Posts: 6475Joined: March 1st, 2005, 3:03 pm
Posted February 15th, 2009, 8:33 am
sibber wrote:I installed nosquint on seamonkey 1.1.14, but i can't get it to work.
it doesn't remember zoom settings on the same page between browser settings.
What version of NoSquint did you try? Make sure that you are using version 1.0.0 from http://xsidebar.mozdev.org/modifiedmisc.html#nosquint. Phil
R.N. Folsom
Posts: 583Joined: July 24th, 2004, 4:52 pm
Posted February 15th, 2009, 5:03 pm
Phil:
I have concluded that what is needed is a NoSquint that remembers a site's minimum font size. On a 15" UXGA (1600x1200 pixels) laptop screen, using Windows 2000, I find that when I find a site that needs a larger font size, of course it's the smallest size text that is the problem. But when I scale it up using Ctrl+, the biggest effect is to scale up the fonts on the page that are already large enough to read easily. I think that's because Ctrl+ works by percentages rather than points. Hence if Ctrl+ increases a page's fonts by, say, 10%, the effect on the smallest text is to leave it quite small, while enlarging the largest text by the largest amounts (in points). Often that increase in the site's largest texts messes the site up, so I have to do Ctrl- to fix that problem.

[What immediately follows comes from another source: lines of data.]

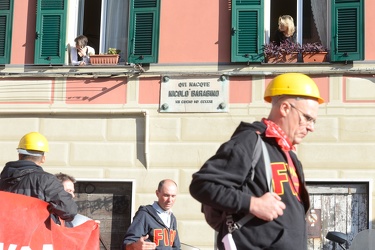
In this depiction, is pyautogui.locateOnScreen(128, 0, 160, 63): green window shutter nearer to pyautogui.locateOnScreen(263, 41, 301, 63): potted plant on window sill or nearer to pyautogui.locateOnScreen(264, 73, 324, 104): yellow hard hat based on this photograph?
pyautogui.locateOnScreen(263, 41, 301, 63): potted plant on window sill

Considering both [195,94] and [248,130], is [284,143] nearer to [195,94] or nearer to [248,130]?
[248,130]

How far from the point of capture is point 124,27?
1304 centimetres

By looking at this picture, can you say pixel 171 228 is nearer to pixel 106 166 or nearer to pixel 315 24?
pixel 106 166

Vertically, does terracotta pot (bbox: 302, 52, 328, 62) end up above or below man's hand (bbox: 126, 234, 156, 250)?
above

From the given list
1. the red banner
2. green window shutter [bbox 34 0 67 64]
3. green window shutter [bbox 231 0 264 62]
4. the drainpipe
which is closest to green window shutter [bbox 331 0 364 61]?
green window shutter [bbox 231 0 264 62]

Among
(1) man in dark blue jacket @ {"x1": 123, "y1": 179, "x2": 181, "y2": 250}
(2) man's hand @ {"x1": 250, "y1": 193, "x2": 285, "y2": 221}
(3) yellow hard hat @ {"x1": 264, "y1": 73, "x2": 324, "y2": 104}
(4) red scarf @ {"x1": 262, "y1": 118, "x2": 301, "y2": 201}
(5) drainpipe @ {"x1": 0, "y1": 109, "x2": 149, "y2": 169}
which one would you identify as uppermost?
(5) drainpipe @ {"x1": 0, "y1": 109, "x2": 149, "y2": 169}

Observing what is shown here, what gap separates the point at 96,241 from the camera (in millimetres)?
7383

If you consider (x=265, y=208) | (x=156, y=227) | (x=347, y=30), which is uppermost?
(x=347, y=30)

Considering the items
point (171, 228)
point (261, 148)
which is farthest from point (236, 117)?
point (261, 148)

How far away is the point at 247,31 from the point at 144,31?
1.56 metres

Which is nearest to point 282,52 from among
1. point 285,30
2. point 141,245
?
point 285,30

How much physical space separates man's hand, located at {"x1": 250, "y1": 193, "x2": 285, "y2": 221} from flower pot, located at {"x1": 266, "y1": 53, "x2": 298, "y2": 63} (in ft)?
27.9

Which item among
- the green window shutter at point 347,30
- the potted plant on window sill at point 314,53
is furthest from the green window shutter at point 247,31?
the green window shutter at point 347,30

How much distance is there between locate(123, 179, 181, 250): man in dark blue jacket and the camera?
8.00 metres
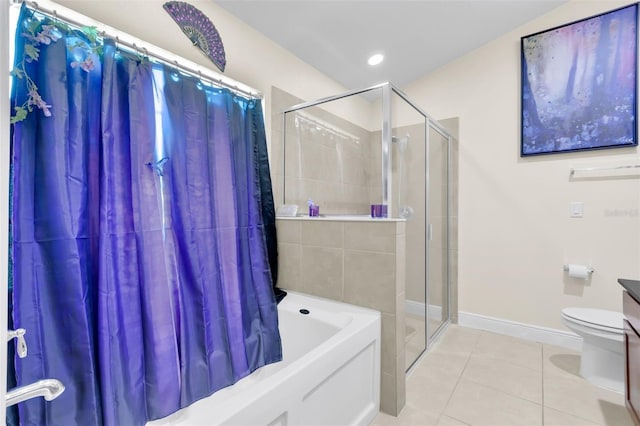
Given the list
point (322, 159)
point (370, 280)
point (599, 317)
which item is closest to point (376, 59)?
point (322, 159)

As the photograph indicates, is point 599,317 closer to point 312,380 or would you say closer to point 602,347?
point 602,347

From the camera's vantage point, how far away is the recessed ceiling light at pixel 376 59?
8.28 ft

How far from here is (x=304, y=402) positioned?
3.63ft

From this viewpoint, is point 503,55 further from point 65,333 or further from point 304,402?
point 65,333

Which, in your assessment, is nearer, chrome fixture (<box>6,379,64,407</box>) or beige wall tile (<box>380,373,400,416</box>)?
chrome fixture (<box>6,379,64,407</box>)

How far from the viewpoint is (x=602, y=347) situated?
6.01 ft

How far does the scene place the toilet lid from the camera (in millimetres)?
1781

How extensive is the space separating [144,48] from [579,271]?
124 inches

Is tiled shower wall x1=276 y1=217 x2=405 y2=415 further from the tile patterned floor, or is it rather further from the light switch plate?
the light switch plate

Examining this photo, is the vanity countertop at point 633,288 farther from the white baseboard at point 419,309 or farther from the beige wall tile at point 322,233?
the beige wall tile at point 322,233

So, site by site, in Preferences, Appearance, Fonts, I manually set a larger minimum font. But on some sites, that causes things to overlap, so I have to go back and set a smaller font, annoying though it may be. After I make the effort to manually set a site's minimum font size, it would be nice, when I later revisit the site, not to have to set its minimum font size manually once again. That's why I would like NoSquint (or some other extension) to focus on the minimum font size. I've yet to find a site where I found the largest text to be too small.
This thought probably should go somewhere else, but I don't know where.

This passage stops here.